It was actually a couple of months ago, but the publicity machine is just now gearing up to mark the forty-fifth anniversary of Bob Seger and The Silver Bullet Band’s Live Bullet album. Recorded in 1975 in front of a raucous hometown crowd at Detroit’s Cobo Hall and released in 1976, the album was Seger’s first to make a lasting national impact, laying the foundation for 1977’s Night Moves which marked Seger’s leap to lasting stardom.
Seger’s story is one of perseverance. He made a mild splash when first introduced to the public at large under the Bob Seger System moniker when the title track of Ramblin’ Gamblin’ Man, his debut album, briefly broke into the Top 20 in 1969. Subsequent efforts failed to gain notice, with both singles and albums routinely flopping. Seger had a loyal following in Detroit and other Midwest locations, but elsewhere was nothing more than a barely tolerated opening act – if even that much.

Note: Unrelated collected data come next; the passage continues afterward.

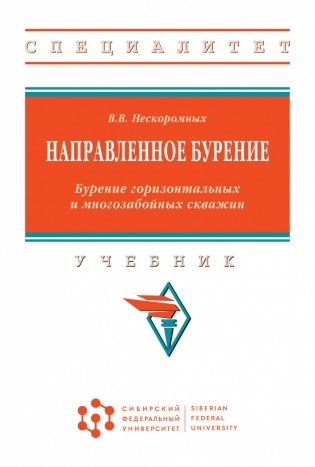 СПЕЦИАЛИТЕТ

В.В. Нескоромных

НАПРАВЛЕННОЕ БУРЕНИЕ

Бурение горизонтальных и многозабойных скважин

УЧЕБНИК

СИБИРСКИЙ ФЕДЕРАЛЬНЫЙ УНИВЕРСИТЕТ

SIBERIAN FEDERAL UNIVERSITY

A not inconsiderable part of why Seger spent years toiling away before breaking through was that he was the musical equivalent of flyover country before the term had been invented. His music was gritty, bar-band rock, with occasional flavorings of Motown soul and an utter disdain for whatever trends were in vogue at the time. There was nothing of interest for the New York City, San Francisco, or Los Angeles rock snobs in Seger’s sound. It was heartland rock, a genre Seger didn’t necessarily invent but certainly came to embody — something to be snubbed by those who had long ago packed away their hearts in favor of pseudo-intellectualism when it came to rock’n’roll.
Then came Live Bullet. It was the follow-up to 1975’s Beautiful Loser, which like its predecessors failed to gather any general interest. However, Seger’s record label had the notion that maybe if they could capture Seger and band in their natural element, i.e. on stage, in front of his crowd perhaps some of the power would come through on vinyl. Thus Live Bullet was born.

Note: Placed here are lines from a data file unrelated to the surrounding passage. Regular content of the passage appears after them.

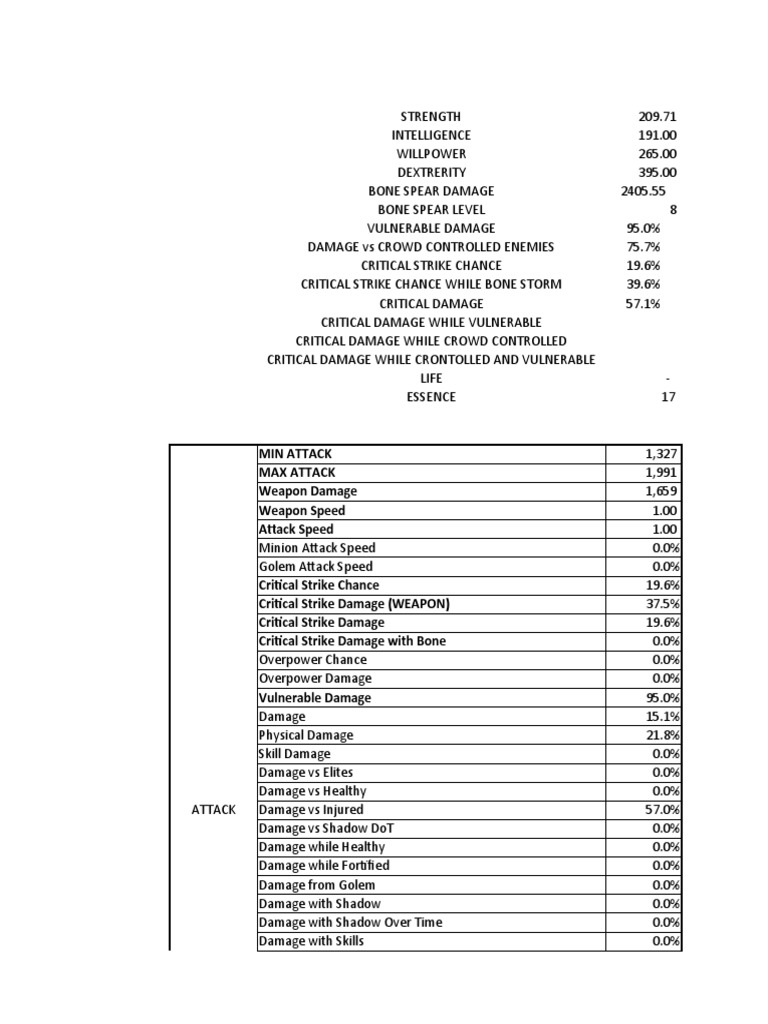 | | |
|---|---|
| STRENGTH | 209.71 |
| INTELLIGENCE | 191.00 |
| WILLPOWER | 265.00 |
| DEXTRERITY | 395.00 |
| BONE SPEAR DAMAGE | 2405.55 |
| BONE SPEAR LEVEL | 8 |
| VULNERABLE DAMAGE | 95.0% |
| DAMAGE vs CROWD CONTROLLED ENEMIES | 75.7% |
| CRITICAL STRIKE CHANCE | 19.6% |
| CRITICAL STRIKE CHANCE WHILE BONE STORM | 39.6% |
| CRITICAL DAMAGE | 57.1% |
| CRITICAL DAMAGE WHILE VULNERABLE | |
| CRITICAL DAMAGE WHILE CROWD CONTROLLED | |
| CRITICAL DAMAGE WHILE CRONTOLLED AND VULNERABLE | |
| LIFE | - |
| ESSENCE | 17 |

| | | |
|---|---|---|
| ATTACK | MIN ATTACK | 1,327 |
| | MAX ATTACK | 1,991 |
| | Weapon Damage | 1,659 |
| | Weapon Speed | 1.00 |
| | Attack Speed | 1.00 |
| | Minion Attack Speed | 0.0% |
| | Golem Attack Speed | 0.0% |
| | Critical Strike Chance | 19.6% |
| | Critical Strike Damage (WEAPON) | 37.5% |
| | Critical Strike Damage | 19.6% |
| | Critical Strike Damage with Bone | 0.0% |
| | Overpower Chance | 0.0% |
| | Overpower Damage | 0.0% |
| | Vulnerable Damage | 95.0% |
| | Damage | 15.1% |
| | Physical Damage | 21.8% |
| | Skill Damage | 0.0% |
| | Damage vs Elites | 0.0% |
| | Damage vs Healthy | 0.0% |
| | Damage vs Injured | 57.0% |
| | Damage vs Shadow DoT | 0.0% |
| | Damage while Healthy | 0.0% |
| | Damage while Fortified | 0.0% |
| | Damage from Golem | 0.0% |
| | Damage with Shadow | 0.0% |
| | Damage with Shadow Over Time | 0.0% |
| | Damage with Skills | 0.0% |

The plan worked. Although not a massive hit, the album made it into the Top 40 of the album charts, sales spurred by massive FM airplay for several tracks including “Turn The Page” and the “Travelin’ Man/Beautiful Loser” medley. While it didn’t reach the stratospheric heights of another live album released earlier in 1976 (some obscure LP titled Frampton Comes Alive), Seger was finally on the national radar. Later in 1976 he released Night Moves, and the rest is platinum albums and sold out arenas history.
Seger, even during his lengthy heyday, remained rather unfashionable. He was the soundtrack for the brews and bruised crowd, partying in one song and singing of midlife ruminations and regrets over youthful adventures the next. Seger struck a chord with the blue-collar world that Bruce Springsteen, despite all his overtures to same, never captured. Seger never talked down America and with rare exceptions kept his politics to himself, or at the least out of his music.

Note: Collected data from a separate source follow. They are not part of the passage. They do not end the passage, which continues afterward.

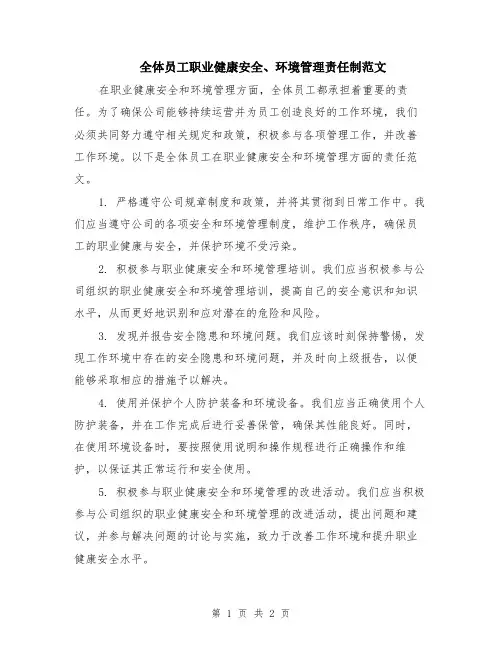 全体员工职业健康安全、环境管理责任制范文

在职业健康安全和环境管理方面，全体员工都承担着重要的责任。为了确保公司能够持续运营并为员工创造良好的工作环境，我们必须共同努力遵守相关规定和政策，积极参与各项管理工作，并改善工作环境。以下是全体员工在职业健康安全和环境管理方面的责任范文。

1. 严格遵守公司规章制度和政策，并将其贯彻到日常工作中。我们应当遵守公司的各项安全和环境管理制度，维护工作秩序，确保员工的职业健康与安全，并保护环境不受污染。

2. 积极参与职业健康安全和环境管理培训。我们应当积极参与公司组织的职业健康安全和环境管理培训，提高自己的安全意识和知识水平，从而更好地识别和应对潜在的危险和风险。

3. 发现并报告安全隐患和环境问题。我们应该时刻保持警惕，发现工作环境中存在的安全隐患和环境问题，并及时向上级报告，以便能够采取相应的措施予以解决。

4. 使用并保护个人防护装备和环境设备。我们应当正确使用个人防护装备，并在工作完成后进行妥善保管，确保其性能良好。同时，在使用环境设备时，要按照使用说明和操作规程进行正确操作和维护，以保证其正常运行和安全使用。

5. 积极参与职业健康安全和环境管理的改进活动。我们应当积极参与公司组织的职业健康安全和环境管理的改进活动，提出问题和建议，并参与解决问题的讨论与实施，致力于改善工作环境和提升职业健康安全水平。

第 1 页 共 2 页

Listening to Live Bullet in hindsight reveals an artist reaching the peak of his creative powers. Regrettably, much of Seger’s earlier work remains frustratingly unavailable. But there is Live Bullet. It remains the perfect album for late at night, with the world’s cares tucked away for the evening.
Nostalgia? Perhaps, although as noted above, Seger’s music has always been laced with the fine art of looking back without becoming stuck in the past. It’s Seger, not Springsteen, who is the quintessential American rocker. As his career comes to a natural close — he has already stated he will not tour again — Live Bullet stands not only as an outstanding document of “this is how it’s done, kids,” but also a terrific reminder of when he, and we, were the young, blue-collar lions.